**EXCERPTED PASSAGE:**
····················
# Cruise Control Not Working



## pimpride (Mar 28, 2005)

Well like the title says, it's not working. It lights up and everything, but it just doesn't work. Is there some sort of aftermarket cruise control kit? I have no idea where to look for problems with this. I know where the cruise control cable is, it is intact but something isn't working. I searched earlier and didn't find anything sympathetic to my situation. It's a 94 Sentra GA16DE. Any help is appreciated.


----------



## live4snow (Jan 5, 2005)

pimpride said:


> Well like the title says, it's not working. It lights up and everything, but it just doesn't work. Is there some sort of aftermarket cruise control kit? I have no idea where to look for problems with this. I know where the cruise control cable is, it is intact but something isn't working. I searched earlier and didn't find anything sympathetic to my situation. It's a 94 Sentra GA16DE. Any help is appreciated.


Make sure the hoses are hooked up to your vaccum bell. Mine came off a few months ago and was really confused until I cracked the hood. Its located near the firewall and is about the size of an apple.


----------



## pimpride (Mar 28, 2005)

Ok I bought new hoses, I'm going to replace them all, but the hoses I bought are a bit smaller on the inside. This isn't a problem is it? Also I spent an hour trying to put the new vaccuum line on the cruise control, and I just can't get to it, I ended up having to put the old one back on. Is there any way to get to the port where the line goes from the vaccuum bell? It is too small for my hand and I can't fit a screw driver in there to take the whole thing off...

Edit: Where is the fuse for the cruise control located?


----------



## dordon (Jul 22, 2005)

*Clutch or No Clutch?*

Does the car have a clutch? The cruise control went intermittent on my 93 NX2000 last summer, then the clutch started slipping. Replaced the clutch (OK the dealer did it), problem solved.


----------



## tmcnally (Jun 23, 2005)

pimpride said:


> Well like the title says, it's not working. It lights up and everything, but it just doesn't work. Is there some sort of aftermarket cruise control kit? I have no idea where to look for problems with this. I know where the cruise control cable is, it is intact but something isn't working. I searched earlier and didn't find anything sympathetic to my situation. It's a 94 Sentra GA16DE. Any help is appreciated.


Hey after searching this forum for the word "cruise" I found several articles including this one. I just walked out to my car...found the vacuum bell...saw the loose hose...and plugged it in. Now it works!

Thanks guys!


----------



## pimpride (Mar 28, 2005)

Lucky you. I wish mine was that simple. I still haven't gotten it to work, I have pretty much just given up.


----------



## HATEnFATE (Dec 24, 2002)

the Cruise Actualtor can be real hard to get to. You might have to unbolt it to get to the hose. you could also try a pair of long handled curved needle nose pliers.


----------



## pimpride (Mar 28, 2005)

Yea I tried to replace the vacuum bell hose (it goes to something that is hard to get to, just behind the front drivers wheel well). It was to hard to get to so I had to put the old one back on.


----------
····················
**WRITTEN TASK 1:**
Copy everything in the cruise control thread from "## tmcnally (Jun" down to "Thanks guys!".
**WRITTEN TASK 2:**
List the usernames of everyone who posts in the cruise control thread, naming each one once.
**WRITTEN TASK 3:**
In the cruise control thread, how big does live4snow say the vacuum bell is?

**DATASET:**
····················
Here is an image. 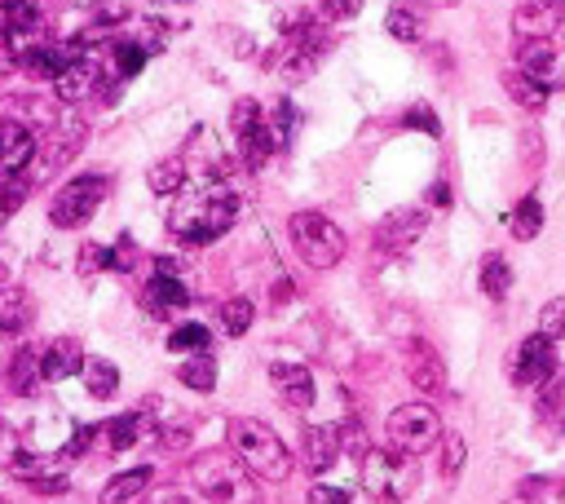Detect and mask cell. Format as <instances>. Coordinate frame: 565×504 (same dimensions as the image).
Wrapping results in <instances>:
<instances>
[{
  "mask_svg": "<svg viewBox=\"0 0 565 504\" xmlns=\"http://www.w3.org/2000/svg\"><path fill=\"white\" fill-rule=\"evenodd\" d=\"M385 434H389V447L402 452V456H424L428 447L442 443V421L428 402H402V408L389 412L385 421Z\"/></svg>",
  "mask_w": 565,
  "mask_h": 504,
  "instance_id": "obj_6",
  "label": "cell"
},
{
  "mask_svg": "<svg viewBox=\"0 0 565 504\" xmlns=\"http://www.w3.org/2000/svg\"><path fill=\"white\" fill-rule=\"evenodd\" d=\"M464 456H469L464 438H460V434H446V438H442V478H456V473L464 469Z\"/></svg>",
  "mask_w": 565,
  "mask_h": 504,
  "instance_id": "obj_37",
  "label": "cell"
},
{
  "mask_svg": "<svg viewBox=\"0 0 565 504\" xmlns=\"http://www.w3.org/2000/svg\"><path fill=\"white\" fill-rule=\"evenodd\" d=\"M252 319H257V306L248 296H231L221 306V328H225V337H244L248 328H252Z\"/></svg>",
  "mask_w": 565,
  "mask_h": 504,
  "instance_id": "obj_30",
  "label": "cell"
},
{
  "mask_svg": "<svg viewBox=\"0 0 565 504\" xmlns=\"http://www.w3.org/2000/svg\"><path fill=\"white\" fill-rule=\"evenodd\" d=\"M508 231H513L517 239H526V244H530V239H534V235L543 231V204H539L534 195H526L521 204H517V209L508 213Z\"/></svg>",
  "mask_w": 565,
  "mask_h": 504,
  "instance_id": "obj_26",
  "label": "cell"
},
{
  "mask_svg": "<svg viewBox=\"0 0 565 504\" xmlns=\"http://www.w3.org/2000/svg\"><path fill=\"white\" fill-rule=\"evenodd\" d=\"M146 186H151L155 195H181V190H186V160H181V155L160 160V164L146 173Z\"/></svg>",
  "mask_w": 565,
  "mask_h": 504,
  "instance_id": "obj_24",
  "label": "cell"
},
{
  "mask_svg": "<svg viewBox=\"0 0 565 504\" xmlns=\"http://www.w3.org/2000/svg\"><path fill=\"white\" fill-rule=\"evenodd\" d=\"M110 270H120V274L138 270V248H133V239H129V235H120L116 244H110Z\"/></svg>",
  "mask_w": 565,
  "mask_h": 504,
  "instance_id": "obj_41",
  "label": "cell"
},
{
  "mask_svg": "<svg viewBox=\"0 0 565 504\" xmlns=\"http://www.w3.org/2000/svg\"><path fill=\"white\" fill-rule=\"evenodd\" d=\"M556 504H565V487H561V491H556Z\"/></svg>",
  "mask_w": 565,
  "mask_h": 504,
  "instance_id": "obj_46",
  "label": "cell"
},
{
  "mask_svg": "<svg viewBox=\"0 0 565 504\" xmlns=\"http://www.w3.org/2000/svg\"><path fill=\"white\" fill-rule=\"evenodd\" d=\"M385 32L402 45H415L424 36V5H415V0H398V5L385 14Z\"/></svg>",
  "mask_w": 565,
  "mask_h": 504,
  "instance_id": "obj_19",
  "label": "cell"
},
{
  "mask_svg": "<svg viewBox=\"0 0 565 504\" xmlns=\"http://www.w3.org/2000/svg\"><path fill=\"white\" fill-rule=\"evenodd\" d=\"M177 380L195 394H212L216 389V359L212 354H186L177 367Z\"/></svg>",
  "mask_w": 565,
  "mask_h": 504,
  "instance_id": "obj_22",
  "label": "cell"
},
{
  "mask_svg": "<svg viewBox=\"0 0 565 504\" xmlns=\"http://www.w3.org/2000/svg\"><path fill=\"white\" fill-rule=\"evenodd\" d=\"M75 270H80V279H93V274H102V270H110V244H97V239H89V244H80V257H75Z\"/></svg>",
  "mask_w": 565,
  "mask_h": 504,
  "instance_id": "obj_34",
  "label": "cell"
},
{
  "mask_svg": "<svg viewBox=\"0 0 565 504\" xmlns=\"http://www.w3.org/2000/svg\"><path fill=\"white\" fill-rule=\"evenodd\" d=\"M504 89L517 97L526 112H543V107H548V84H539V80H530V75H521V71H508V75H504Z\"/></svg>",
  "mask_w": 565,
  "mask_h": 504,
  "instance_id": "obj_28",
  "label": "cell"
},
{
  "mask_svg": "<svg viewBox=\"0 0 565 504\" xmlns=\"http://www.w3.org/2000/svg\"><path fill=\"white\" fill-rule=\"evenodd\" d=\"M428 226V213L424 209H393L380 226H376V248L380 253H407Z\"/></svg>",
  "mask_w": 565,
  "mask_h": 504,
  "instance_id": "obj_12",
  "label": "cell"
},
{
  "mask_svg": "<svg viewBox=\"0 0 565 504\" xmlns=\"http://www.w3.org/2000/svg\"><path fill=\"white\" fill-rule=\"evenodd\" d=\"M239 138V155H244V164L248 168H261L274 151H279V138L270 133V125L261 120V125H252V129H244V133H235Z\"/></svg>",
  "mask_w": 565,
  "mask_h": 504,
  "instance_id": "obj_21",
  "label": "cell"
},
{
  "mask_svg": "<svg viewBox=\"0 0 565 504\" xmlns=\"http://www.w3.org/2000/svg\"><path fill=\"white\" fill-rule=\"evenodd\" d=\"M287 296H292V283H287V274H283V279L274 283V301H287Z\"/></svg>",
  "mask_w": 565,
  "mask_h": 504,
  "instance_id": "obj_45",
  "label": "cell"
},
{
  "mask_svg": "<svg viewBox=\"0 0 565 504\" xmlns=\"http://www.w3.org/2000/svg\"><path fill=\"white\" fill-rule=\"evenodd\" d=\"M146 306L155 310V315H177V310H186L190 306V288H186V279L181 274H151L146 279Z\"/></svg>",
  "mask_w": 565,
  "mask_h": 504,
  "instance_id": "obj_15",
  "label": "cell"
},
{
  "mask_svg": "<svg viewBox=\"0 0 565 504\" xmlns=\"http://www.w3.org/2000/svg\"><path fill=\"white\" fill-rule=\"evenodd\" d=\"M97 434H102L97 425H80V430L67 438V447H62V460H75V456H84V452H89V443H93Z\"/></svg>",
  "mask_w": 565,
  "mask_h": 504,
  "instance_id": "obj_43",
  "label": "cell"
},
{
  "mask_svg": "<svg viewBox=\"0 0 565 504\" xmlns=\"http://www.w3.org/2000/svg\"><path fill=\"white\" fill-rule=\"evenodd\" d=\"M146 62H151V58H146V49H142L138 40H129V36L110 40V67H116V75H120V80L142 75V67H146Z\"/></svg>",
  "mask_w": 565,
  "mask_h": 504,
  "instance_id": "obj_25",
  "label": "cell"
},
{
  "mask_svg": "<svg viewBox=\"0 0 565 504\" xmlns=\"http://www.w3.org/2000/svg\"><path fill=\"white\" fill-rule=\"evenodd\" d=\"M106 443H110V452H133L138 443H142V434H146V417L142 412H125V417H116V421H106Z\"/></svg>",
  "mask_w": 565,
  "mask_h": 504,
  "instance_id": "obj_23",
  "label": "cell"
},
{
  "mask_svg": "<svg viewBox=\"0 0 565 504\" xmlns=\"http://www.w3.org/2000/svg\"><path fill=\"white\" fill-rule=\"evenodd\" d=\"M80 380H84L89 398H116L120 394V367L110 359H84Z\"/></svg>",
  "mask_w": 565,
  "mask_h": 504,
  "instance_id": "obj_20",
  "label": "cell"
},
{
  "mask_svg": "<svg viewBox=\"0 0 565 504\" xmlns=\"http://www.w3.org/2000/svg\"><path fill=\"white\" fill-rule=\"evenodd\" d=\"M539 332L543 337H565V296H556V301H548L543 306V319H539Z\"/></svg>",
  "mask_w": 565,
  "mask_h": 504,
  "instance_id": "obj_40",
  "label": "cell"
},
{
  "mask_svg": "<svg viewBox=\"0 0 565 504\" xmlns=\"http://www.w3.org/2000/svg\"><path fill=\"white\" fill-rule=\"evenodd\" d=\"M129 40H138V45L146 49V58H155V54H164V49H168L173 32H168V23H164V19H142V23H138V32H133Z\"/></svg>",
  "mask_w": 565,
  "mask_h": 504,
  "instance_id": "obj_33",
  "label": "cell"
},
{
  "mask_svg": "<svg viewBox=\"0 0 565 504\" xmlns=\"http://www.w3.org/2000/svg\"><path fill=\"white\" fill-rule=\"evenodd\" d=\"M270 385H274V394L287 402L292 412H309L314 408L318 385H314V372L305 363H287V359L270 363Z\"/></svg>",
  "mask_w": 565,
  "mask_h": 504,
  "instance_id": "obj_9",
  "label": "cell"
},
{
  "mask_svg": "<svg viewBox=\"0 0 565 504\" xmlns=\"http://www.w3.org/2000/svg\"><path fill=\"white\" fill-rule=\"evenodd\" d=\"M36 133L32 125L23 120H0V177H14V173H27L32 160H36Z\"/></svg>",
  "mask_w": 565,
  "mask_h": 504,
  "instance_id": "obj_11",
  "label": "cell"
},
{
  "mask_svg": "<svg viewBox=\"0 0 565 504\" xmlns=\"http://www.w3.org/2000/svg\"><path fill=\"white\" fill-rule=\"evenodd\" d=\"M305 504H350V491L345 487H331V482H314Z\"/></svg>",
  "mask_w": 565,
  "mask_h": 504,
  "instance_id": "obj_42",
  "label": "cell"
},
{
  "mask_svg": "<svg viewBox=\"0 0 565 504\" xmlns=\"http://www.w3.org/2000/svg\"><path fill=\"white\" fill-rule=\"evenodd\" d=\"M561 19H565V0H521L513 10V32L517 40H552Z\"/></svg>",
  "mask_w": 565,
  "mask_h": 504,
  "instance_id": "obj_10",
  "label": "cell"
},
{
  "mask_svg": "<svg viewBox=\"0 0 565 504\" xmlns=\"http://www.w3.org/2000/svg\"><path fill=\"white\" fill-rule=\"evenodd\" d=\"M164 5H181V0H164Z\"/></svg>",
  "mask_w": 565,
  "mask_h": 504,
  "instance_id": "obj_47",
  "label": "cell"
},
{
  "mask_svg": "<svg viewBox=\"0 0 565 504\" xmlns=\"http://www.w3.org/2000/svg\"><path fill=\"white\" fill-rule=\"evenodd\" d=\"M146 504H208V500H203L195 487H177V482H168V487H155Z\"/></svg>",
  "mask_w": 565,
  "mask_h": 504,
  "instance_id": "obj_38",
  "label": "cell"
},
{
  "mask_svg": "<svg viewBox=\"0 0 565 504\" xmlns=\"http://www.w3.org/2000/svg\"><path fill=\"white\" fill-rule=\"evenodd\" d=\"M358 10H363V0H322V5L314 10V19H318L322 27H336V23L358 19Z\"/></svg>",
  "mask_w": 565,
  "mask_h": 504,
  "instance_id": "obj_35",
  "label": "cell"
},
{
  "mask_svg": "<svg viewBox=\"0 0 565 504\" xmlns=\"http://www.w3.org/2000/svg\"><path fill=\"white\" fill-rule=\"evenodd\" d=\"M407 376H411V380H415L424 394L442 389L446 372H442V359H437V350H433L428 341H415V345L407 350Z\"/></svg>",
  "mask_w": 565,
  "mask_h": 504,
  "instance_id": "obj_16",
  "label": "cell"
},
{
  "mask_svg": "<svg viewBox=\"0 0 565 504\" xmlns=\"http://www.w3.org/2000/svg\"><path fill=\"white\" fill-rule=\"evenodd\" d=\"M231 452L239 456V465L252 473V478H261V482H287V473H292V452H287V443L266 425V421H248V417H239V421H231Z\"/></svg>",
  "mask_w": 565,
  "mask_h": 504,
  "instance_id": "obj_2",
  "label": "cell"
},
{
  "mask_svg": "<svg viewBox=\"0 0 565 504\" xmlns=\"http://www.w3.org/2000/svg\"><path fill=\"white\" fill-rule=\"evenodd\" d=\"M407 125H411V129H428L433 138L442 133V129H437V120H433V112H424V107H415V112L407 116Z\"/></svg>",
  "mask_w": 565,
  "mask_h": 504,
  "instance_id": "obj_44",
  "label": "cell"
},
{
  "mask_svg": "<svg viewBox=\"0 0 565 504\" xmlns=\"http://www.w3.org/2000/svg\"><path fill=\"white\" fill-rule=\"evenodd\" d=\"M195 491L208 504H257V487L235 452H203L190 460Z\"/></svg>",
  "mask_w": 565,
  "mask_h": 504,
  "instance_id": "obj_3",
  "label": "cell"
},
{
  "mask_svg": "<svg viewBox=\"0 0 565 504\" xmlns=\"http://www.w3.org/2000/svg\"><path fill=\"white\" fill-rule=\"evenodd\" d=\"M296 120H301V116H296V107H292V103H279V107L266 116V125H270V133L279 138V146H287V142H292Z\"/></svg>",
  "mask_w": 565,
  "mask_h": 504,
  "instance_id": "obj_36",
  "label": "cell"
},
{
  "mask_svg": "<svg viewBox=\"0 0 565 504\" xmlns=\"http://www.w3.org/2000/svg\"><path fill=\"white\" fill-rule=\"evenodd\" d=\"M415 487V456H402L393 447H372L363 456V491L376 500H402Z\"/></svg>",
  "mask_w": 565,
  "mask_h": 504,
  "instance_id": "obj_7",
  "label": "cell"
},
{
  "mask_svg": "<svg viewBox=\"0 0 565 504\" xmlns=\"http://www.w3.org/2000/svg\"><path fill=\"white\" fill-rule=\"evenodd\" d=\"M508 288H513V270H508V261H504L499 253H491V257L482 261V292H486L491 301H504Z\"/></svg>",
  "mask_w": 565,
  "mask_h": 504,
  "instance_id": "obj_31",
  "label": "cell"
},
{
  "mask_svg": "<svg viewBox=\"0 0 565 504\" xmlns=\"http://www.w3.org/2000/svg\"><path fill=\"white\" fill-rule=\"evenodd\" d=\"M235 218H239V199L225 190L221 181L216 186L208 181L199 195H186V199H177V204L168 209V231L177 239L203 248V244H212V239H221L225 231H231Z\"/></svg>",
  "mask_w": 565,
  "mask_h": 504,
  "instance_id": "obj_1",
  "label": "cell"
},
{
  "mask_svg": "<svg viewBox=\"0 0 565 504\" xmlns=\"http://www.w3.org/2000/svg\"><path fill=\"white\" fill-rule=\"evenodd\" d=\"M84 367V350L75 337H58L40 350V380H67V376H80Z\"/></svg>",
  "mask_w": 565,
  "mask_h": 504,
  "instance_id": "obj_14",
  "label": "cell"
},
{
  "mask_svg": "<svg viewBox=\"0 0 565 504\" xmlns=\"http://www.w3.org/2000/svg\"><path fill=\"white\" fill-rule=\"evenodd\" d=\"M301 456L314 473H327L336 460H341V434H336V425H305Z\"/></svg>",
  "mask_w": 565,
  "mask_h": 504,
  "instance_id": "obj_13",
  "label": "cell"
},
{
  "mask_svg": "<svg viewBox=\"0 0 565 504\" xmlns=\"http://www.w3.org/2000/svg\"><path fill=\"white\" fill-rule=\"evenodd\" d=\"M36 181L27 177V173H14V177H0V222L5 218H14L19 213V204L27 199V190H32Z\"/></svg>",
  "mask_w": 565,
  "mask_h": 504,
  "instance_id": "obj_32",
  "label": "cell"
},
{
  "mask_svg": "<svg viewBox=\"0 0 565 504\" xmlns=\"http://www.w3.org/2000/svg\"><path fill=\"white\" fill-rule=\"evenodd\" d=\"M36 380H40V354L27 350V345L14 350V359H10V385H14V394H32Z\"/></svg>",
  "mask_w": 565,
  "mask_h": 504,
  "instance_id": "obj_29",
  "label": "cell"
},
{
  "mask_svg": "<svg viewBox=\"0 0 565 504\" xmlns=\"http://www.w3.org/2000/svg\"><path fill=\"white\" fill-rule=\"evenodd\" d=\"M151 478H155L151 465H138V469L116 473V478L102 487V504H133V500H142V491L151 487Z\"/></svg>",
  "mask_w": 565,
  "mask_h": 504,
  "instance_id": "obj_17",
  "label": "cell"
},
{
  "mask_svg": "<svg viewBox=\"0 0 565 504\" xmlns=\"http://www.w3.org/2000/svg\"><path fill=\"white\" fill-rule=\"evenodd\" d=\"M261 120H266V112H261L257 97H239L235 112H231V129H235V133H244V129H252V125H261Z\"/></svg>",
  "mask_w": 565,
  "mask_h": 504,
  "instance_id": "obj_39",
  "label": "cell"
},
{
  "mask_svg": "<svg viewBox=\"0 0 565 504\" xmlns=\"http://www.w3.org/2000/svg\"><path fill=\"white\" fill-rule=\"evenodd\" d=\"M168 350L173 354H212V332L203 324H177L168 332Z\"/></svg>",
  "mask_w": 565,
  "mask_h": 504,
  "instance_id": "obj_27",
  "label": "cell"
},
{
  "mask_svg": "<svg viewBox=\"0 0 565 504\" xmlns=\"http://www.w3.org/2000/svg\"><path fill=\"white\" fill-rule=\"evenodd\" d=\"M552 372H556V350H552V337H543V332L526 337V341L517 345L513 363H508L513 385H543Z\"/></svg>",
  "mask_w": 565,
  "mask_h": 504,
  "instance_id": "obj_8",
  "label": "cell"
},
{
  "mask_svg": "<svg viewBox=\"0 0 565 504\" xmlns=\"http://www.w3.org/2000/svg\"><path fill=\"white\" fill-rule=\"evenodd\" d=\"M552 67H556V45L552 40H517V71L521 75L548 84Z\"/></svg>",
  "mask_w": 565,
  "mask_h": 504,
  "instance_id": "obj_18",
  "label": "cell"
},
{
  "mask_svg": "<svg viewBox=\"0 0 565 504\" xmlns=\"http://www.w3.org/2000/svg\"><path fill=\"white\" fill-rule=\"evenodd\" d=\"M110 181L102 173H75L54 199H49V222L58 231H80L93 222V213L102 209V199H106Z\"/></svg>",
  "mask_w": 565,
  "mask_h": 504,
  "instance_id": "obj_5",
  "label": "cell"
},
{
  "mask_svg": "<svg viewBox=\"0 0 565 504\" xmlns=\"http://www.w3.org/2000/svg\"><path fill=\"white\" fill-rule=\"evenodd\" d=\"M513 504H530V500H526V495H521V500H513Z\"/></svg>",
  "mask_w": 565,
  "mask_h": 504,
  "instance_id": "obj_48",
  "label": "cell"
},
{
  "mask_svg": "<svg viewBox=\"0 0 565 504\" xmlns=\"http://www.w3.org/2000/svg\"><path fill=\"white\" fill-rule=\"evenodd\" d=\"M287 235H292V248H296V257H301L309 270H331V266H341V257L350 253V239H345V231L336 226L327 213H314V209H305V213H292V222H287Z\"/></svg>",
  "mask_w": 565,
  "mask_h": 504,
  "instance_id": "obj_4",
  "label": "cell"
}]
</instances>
····················
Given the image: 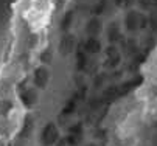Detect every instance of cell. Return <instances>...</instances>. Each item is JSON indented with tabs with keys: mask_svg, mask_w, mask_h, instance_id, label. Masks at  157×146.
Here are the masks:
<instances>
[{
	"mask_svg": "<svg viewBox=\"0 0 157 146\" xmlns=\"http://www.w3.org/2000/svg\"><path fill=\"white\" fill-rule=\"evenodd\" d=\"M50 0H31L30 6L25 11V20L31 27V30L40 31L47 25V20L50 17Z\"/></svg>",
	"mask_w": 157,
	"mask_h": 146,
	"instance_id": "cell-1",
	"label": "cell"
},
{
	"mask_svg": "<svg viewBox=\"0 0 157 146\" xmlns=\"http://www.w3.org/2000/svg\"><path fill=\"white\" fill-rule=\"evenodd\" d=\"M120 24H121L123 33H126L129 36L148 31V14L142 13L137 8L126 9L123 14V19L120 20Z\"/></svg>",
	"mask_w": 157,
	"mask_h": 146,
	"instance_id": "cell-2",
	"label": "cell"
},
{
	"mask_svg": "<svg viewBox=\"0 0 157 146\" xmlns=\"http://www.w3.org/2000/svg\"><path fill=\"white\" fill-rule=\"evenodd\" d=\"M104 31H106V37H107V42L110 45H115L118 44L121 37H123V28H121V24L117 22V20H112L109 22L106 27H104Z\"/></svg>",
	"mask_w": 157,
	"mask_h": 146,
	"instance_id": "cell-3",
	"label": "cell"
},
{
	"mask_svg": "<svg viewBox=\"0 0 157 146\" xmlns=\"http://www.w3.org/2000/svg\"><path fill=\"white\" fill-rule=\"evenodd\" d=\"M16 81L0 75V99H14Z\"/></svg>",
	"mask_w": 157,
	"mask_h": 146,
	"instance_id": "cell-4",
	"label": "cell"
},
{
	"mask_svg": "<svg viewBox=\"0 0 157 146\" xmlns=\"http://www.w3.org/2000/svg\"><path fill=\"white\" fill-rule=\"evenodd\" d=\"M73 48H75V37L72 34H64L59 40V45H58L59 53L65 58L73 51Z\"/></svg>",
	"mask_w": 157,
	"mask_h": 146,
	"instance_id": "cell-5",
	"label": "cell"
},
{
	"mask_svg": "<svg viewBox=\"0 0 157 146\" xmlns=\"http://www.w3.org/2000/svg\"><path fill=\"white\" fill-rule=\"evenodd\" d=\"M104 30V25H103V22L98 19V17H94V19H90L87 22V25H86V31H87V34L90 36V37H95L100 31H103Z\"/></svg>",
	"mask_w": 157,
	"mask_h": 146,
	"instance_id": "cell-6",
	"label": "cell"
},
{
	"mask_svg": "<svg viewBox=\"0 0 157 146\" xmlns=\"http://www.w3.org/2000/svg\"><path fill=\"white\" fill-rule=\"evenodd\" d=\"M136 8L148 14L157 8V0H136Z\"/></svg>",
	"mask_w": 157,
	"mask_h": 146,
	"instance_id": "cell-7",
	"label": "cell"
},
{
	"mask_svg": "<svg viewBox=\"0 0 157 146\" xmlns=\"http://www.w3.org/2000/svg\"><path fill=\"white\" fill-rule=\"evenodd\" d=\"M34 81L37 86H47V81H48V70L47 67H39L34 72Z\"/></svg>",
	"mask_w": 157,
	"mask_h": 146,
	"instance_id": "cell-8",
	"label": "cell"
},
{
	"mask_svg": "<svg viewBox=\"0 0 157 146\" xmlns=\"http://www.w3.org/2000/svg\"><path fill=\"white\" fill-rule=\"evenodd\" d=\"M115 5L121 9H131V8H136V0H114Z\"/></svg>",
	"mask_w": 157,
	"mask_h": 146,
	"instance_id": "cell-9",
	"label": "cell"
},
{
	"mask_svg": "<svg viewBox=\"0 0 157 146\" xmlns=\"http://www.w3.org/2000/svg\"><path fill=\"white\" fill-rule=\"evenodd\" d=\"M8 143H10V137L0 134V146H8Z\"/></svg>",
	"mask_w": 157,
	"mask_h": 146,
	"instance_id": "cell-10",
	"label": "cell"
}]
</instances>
····················
**WRITTEN REPLY 1:**
## tmcnally (Jun 23, 2005)

pimpride said:


> Well like the title says, it's not working. It lights up and everything, but it just doesn't work. Is there some sort of aftermarket cruise control kit? I have no idea where to look for problems with this. I know where the cruise control cable is, it is intact but something isn't working. I searched earlier and didn't find anything sympathetic to my situation. It's a 94 Sentra GA16DE. Any help is appreciated.


Hey after searching this forum for the word "cruise" I found several articles including this one. I just walked out to my car...found the vacuum bell...saw the loose hose...and plugged it in. Now it works!

Thanks guys!

**WRITTEN REPLY 2:**
pimpride, live4snow, dordon, tmcnally, HATEnFATE

**WRITTEN REPLY 3:**
About the size of an apple.